Alex Jones just annoys me with his half-digested info, paranoia, and general lack of discernment. But Glenn Beck is starting to
scare me.
For one thing, Beck has a much larger audience and much broader appeal than Jones. My grandparents adore him, but they've never heard of Alex Jones.
For another thing, since making the move to Fox News, Beck has been talking about a lot of things that are, frankly, bats*** insane. A few could be straight out of Alex Jones's mouth:
FEMA camps, American Communism, etc. Beck and Jones even hosted Chuck Norris on their radio shows in the same week, since he's promoting his book
Black Belt Patriotism.
But incredibly, it's Beck who's taking things too far and showing signs of instability these days. He brought up the idea of an
American anti-government militia to Norris. Then there's this:
2 comments:
I remember back in the 90s when the militia movement was big and have been thinking recently that it's making a come back. When a group is marginalize they become populist. When the right felt marginalized during Clinton's administration they began forming populist groups, many of which were in the tradition of their heroes, the Constitutional militias of yore.
As a counter point during Bush's terms the left was marginalized into being populist and they did what they do and protested in the tradition of their heroes, civil rights leaders. And so the pendulum swings.

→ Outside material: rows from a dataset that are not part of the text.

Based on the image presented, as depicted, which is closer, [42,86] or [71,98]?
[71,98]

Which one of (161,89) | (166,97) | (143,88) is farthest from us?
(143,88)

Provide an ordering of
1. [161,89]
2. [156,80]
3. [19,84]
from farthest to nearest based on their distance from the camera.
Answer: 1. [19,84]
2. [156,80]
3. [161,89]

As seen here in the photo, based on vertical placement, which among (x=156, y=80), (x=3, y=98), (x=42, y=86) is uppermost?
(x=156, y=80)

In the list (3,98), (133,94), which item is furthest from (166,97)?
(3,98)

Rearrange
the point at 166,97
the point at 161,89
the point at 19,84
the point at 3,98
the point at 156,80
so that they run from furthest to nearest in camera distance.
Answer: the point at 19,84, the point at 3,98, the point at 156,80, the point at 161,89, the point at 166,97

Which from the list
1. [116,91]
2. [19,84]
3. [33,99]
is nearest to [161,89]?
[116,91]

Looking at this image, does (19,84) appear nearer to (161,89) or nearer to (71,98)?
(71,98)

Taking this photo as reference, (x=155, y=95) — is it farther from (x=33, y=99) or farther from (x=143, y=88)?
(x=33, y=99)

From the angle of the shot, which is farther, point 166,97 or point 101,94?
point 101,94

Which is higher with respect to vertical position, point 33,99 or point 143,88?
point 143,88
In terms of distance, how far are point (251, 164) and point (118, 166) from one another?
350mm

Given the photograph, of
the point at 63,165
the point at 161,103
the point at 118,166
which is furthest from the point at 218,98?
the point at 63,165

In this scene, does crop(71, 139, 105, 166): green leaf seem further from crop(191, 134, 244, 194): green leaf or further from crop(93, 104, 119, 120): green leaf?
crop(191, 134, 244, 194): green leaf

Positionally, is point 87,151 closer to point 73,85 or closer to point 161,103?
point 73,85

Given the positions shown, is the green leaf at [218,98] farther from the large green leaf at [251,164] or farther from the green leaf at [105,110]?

Now the pendulum has returned. The right likes a martyr, preferably someone pushed to becoming what the left often accuses them of. This makes them all feel like justified martyrs by extension. They often pick the gun totting, middle class, factory worker, who whips out his David's Tool Kit when he just can't take it anymore. Failing that they pick a farmer as their Robin Hood or pride, same conditions otherwise.
I think this is actually a somewhat predictable grasping at straws by a population that feels disenfranchised. The equivalent on the left is accusing everyone of being Hitler. I'll wager that this is part of a mass flinch as the right adapts to their new positions as the political under class.
It is, indeed, a predictable populist "uprising" and a period of adjustment. To date, both the populists and the newly disenfranchised right are behaving within the bounds of propriety, so I'm not going to pass judgement on either side.